Il est grand temps !

Il est même plus que temps ! Plus tard serait trop tard. Oui, chers confrères aujourd'hui réunis, il est urgent d'étudier ce cas étrange et qui défie toute logique : le cas Mathilde Magnan. Voici, messieurs, mesdames, une jeune femme  qui l'air de rien, en s'excusant presque, vient de balancer un album dans la mare, qui dis-je, un pavé dans le marigot !

Armée de son seul crayon, mais encore nous faudra-t-il un jour examiner le-dit crayon, mademoiselle Magnan vient de donner vie à un héron. Un héron cendré, ardea cinerea de la plus belle espèce, qui semble à chaque page s'affranchir du papier, un oiseau qui nous scrute de son oeil vif avant de s'envoler.
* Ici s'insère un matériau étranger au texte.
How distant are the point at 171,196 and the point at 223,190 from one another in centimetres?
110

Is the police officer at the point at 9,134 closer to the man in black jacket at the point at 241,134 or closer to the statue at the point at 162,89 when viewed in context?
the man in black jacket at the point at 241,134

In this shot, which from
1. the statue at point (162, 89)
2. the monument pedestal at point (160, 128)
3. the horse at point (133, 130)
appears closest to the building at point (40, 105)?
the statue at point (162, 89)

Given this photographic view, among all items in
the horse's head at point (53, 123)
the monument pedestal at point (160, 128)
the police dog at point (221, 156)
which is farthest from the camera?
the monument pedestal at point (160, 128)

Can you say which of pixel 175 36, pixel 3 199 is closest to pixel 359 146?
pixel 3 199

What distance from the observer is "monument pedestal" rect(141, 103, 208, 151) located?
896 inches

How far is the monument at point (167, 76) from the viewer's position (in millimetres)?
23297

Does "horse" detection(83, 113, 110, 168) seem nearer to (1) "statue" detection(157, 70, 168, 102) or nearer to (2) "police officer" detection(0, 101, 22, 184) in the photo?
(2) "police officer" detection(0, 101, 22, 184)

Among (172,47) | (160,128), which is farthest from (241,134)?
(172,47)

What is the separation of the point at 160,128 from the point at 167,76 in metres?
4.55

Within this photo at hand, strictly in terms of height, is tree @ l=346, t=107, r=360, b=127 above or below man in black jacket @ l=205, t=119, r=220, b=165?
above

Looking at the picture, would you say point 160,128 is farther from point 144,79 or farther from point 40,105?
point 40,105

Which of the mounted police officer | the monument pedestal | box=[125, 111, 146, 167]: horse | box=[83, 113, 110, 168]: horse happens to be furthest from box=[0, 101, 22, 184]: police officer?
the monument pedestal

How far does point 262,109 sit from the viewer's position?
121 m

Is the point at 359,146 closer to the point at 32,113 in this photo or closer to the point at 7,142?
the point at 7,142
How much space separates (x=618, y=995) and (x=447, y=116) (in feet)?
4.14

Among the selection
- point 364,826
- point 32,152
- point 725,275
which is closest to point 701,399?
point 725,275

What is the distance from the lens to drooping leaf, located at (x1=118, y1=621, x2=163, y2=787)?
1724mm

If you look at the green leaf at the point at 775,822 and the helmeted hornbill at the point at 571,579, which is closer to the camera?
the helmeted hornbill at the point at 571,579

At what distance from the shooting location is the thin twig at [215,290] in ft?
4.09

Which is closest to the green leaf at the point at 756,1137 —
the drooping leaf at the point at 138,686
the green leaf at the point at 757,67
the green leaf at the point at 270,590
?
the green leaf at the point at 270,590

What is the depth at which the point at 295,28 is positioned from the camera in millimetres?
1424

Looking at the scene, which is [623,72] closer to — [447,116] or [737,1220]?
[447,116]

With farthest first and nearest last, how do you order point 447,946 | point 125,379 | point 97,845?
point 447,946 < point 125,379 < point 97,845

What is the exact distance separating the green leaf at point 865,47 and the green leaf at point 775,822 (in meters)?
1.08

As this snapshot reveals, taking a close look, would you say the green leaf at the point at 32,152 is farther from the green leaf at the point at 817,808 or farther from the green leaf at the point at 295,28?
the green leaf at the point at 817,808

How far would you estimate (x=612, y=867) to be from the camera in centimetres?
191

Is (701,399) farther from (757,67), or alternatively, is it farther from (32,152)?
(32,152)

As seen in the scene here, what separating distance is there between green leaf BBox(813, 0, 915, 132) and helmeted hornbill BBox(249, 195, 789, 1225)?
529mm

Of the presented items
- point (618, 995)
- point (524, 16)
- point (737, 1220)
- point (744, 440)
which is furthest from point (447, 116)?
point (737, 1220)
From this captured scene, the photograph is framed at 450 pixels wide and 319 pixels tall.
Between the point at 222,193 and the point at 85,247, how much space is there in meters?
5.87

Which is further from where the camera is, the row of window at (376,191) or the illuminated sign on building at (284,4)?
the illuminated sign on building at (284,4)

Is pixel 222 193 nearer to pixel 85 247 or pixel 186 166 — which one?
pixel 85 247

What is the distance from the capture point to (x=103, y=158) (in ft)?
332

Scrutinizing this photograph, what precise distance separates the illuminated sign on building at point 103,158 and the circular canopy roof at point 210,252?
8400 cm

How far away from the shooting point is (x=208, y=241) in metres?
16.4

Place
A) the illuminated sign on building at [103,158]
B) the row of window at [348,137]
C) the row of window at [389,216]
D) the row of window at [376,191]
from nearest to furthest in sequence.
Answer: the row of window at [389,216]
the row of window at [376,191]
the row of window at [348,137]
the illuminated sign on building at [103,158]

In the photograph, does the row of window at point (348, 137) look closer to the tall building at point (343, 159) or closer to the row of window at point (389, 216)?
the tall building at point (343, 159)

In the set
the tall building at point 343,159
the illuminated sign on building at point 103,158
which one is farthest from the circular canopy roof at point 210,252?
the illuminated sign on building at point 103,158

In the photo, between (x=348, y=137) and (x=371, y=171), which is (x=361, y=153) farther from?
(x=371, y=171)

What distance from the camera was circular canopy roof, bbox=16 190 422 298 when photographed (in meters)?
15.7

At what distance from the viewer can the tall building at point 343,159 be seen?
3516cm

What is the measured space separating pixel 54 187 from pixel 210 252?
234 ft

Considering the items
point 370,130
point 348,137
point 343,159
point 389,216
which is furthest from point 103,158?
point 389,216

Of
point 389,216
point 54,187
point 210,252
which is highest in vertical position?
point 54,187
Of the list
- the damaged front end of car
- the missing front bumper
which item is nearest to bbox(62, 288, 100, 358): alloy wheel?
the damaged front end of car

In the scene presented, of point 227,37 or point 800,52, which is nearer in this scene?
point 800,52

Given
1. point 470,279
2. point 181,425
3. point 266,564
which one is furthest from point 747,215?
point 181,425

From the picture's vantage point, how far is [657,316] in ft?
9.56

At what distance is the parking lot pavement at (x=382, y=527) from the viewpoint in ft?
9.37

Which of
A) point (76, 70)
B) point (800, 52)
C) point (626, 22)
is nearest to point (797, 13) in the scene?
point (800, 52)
Chaque double-page, impeccablement construite, nous le donne à voir sous un angle différent, la patte affûtée, l'aigrette insolente. Le crayon précis des plumes contraste avec un arrière-plan juste esquissé, parfois abstrait, diffus, aux couleurs automnales évoquant la terre, la feuille morte. Et que dire de cet escargot, passablement ahuri, cet escargot au pied si réalistement rendu, aux replis peu ragoûtants - quoique alléchants pour certains. N'oublions pas le texte qui se balade au gré des pages, élégamment vêtu d'une police d'écriture tout à fait dans le ton.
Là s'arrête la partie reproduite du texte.